スピーチロックとは
聞きなれない言葉かもしれませんが、介護に限らず日常的に使っているものかもしれません。介護保険制度が始まって23年になりますが、この間に介護の現場の環境は大きく変化してきているようです。
これを介護現場だけではなく、社会の福祉や教育などにもっと活用できれば様々な社会問題の改善につながる気がしますね。
身体拘束や差別・偏見は根が深い
『差別』と一言で言っても世界中にはいろんな差別が存在します。
価値観の違い・文化や風俗の違いなどと言われますが、世界的に科学的・論理的基準が徐々に設けられて、その改善の為に国際機関やボランティア団体などが積極的に活動されていたりしますね。日本でも、いじめや自殺の問題や性的マイノリティの問題などに注意喚起が叫ばれる中、ネット上では未だに差別的な発言なども見受けられます。
精神系の病院の看護師さんとお話をしていてわかったのは、精神患者を扱う病院ほど今は薬の投与や、拘束に関してシビアになっているということです。
==========
* [練習問題]:
1. スピーチロックについての文章によると、介護保険制度が始まって何年になりますか。
2. スピーチロックについての文章と次の(a)〜(c)が合っているかどうかを、それぞれ「はい」か「いいえ」で答えてください。決め手になる本文の言葉も、そのまま引用してください。
(a) 精神患者を扱う病院ほど、拘束に関してシビアになっている。
(b) ネット上では、もう差別的な発言は見られない。
(c) 介護の現場の環境は、ほとんど変わっていない。
3. スピーチロックについての文章のうち、「価値観の違い・文化や風俗の違」から始まり「になっているということです。」で終わる部分を、一字一句変えずに書き写してください。
一覧のデータは、この文章とは別の出典から取ったものです。

(収集したデータ)
==========
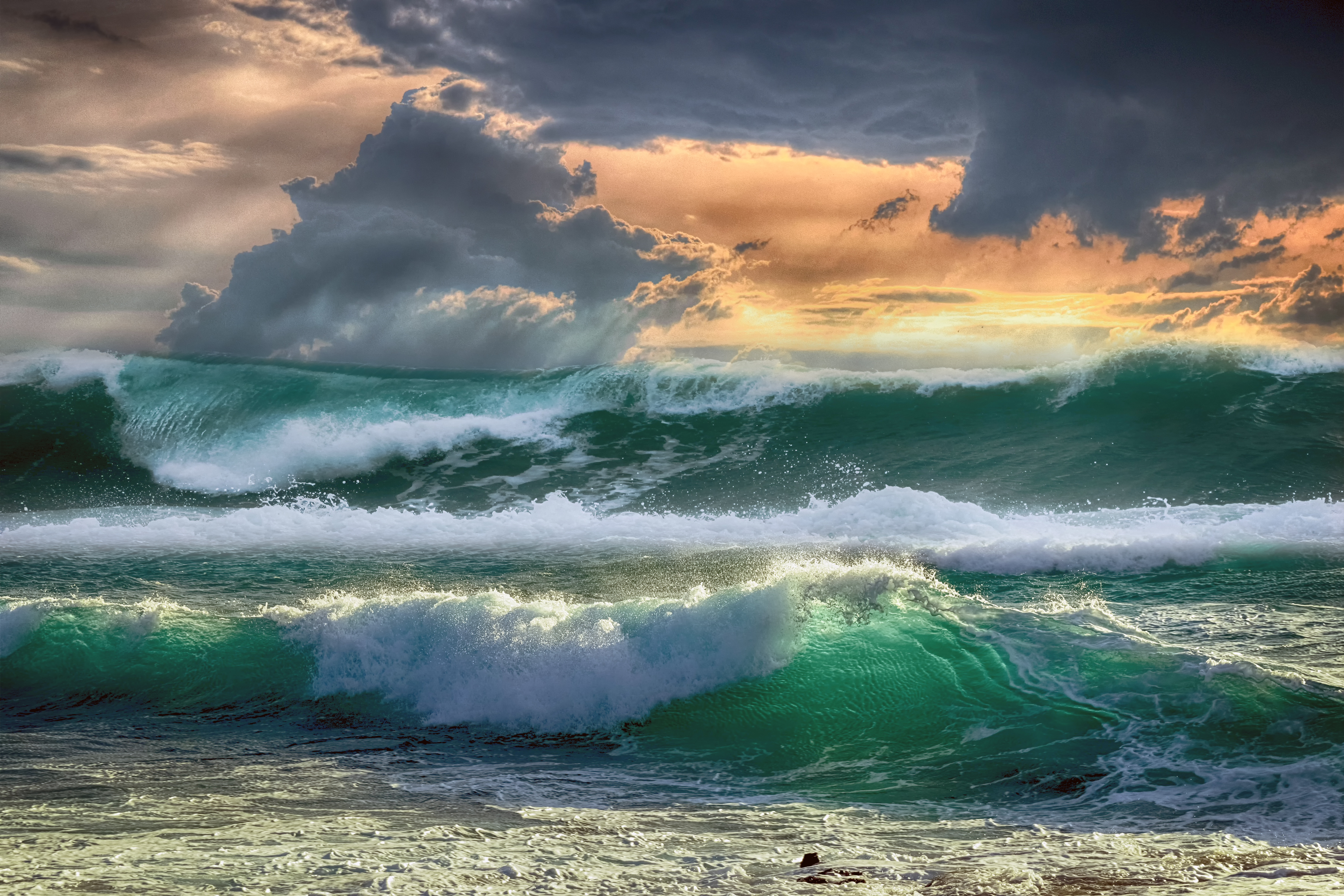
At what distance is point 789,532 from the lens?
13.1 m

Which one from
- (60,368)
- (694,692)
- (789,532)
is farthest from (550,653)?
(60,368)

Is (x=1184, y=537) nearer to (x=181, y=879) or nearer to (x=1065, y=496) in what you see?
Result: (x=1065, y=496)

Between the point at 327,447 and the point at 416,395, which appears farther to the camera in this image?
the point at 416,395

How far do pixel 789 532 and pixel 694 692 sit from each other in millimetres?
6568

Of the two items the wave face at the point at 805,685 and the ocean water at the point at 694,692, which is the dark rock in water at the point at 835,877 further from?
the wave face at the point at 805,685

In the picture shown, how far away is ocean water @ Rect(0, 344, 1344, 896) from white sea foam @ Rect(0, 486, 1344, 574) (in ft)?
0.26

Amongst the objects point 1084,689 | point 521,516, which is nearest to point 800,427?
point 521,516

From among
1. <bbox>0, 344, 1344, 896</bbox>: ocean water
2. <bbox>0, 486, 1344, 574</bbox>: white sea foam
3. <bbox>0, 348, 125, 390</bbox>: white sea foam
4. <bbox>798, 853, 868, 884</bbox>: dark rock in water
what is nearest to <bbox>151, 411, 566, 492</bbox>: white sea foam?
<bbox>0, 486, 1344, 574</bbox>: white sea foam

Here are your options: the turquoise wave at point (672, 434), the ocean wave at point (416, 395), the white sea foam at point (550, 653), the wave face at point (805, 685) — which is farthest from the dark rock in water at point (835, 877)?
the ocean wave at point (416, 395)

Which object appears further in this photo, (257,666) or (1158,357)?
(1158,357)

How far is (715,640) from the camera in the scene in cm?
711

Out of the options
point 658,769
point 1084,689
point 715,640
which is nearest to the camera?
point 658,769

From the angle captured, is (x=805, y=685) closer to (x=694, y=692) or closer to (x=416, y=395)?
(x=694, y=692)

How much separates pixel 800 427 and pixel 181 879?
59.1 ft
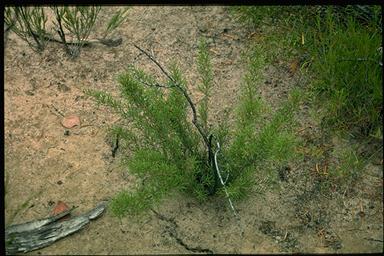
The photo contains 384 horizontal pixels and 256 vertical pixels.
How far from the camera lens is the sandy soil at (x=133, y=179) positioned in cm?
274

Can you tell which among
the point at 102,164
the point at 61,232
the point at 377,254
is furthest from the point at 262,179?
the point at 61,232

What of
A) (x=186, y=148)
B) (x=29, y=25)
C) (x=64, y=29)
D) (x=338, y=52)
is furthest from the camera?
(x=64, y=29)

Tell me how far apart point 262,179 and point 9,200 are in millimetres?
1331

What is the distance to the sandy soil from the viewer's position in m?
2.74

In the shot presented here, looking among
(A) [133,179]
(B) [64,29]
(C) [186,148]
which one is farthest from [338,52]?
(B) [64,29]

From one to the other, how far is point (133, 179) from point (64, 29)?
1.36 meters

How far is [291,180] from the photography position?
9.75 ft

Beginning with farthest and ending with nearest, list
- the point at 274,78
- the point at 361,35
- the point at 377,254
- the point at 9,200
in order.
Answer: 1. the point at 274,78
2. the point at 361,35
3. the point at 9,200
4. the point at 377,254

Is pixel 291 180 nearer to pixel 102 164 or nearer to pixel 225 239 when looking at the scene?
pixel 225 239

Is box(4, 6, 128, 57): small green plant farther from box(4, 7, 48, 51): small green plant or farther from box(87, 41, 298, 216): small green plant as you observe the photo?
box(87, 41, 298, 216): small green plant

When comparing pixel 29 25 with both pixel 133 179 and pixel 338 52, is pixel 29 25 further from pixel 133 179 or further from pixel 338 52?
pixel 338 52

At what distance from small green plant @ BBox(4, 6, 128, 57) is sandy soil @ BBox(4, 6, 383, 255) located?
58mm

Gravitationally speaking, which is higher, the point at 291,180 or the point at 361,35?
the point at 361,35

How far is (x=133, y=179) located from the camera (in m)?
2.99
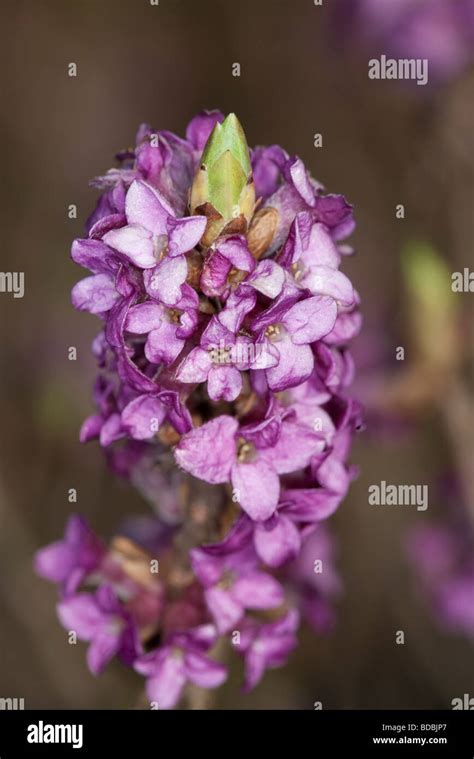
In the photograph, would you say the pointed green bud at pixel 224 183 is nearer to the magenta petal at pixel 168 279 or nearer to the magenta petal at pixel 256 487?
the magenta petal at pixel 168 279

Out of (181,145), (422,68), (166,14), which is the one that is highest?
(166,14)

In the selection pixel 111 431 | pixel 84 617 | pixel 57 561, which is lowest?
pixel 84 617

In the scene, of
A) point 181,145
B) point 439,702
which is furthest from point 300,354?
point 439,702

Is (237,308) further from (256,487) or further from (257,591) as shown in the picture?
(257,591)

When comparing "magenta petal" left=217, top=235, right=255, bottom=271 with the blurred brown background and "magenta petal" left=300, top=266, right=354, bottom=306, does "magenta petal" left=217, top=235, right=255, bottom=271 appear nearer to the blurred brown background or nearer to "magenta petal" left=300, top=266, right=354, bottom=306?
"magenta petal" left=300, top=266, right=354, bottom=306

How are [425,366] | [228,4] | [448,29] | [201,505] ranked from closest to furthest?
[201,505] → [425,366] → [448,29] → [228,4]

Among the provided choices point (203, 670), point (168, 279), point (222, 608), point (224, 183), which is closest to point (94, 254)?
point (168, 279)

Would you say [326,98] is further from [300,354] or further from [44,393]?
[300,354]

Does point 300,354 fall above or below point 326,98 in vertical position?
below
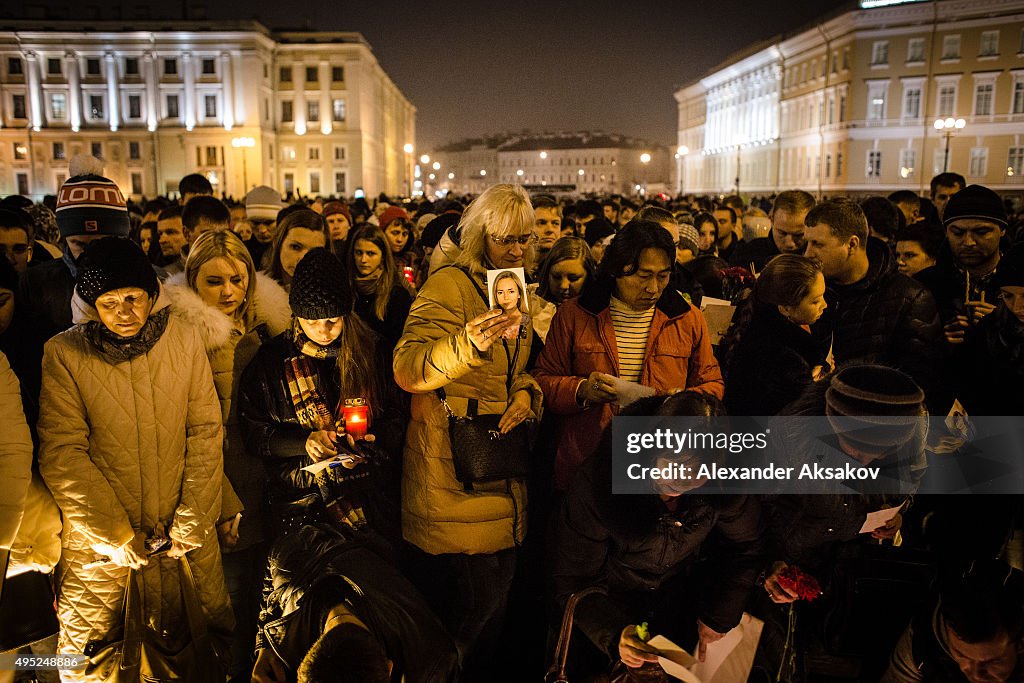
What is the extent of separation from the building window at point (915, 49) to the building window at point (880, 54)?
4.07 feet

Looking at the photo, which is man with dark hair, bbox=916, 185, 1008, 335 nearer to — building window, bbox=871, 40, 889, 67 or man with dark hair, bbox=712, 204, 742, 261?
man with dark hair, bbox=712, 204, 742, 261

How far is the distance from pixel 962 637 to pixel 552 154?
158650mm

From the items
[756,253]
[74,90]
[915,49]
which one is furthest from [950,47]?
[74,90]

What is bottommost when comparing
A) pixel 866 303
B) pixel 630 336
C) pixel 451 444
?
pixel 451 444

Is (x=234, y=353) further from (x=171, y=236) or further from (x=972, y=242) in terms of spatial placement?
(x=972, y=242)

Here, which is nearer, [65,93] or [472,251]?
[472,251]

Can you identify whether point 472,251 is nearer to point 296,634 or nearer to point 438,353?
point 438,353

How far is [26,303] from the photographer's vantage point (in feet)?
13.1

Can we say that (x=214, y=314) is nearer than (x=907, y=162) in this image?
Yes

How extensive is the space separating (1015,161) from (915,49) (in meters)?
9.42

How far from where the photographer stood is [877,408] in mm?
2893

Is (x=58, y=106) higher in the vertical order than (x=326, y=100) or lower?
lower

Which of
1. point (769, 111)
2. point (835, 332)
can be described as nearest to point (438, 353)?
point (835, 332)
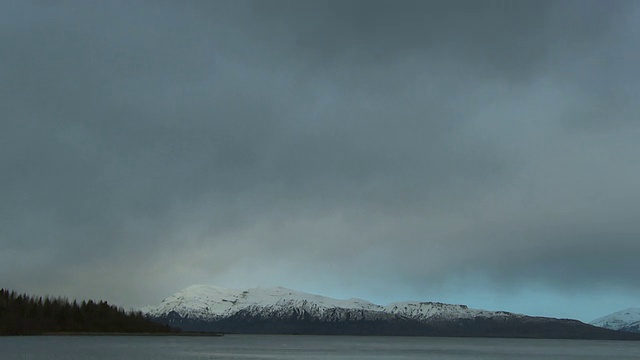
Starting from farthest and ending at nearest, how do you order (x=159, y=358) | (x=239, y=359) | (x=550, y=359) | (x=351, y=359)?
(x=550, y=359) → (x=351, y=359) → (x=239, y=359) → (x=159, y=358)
==========
* [解答]:
1. 23年です。

2.
(a) はい。「精神患者を扱う病院ほど今は薬の投与や、拘束に関してシビアになっている」
(b) いいえ。「ネット上では未だに差別的な発言なども見受けられます」
(c) いいえ。「介護の現場の環境は大きく変化してきているようです」

3.
価値観の違い・文化や風俗の違いなどと言われますが、世界的に科学的・論理的基準が徐々に設けられて、その改善の為に国際機関やボランティア団体などが積極的に活動されていたりしますね。日本でも、いじめや自殺の問題や性的マイノリティの問題などに注意喚起が叫ばれる中、ネット上では未だに差別的な発言なども見受けられます。
精神系の病院の看護師さんとお話をしていてわかったのは、精神患者を扱う病院ほど今は薬の投与や、拘束に関してシビアになっているということです。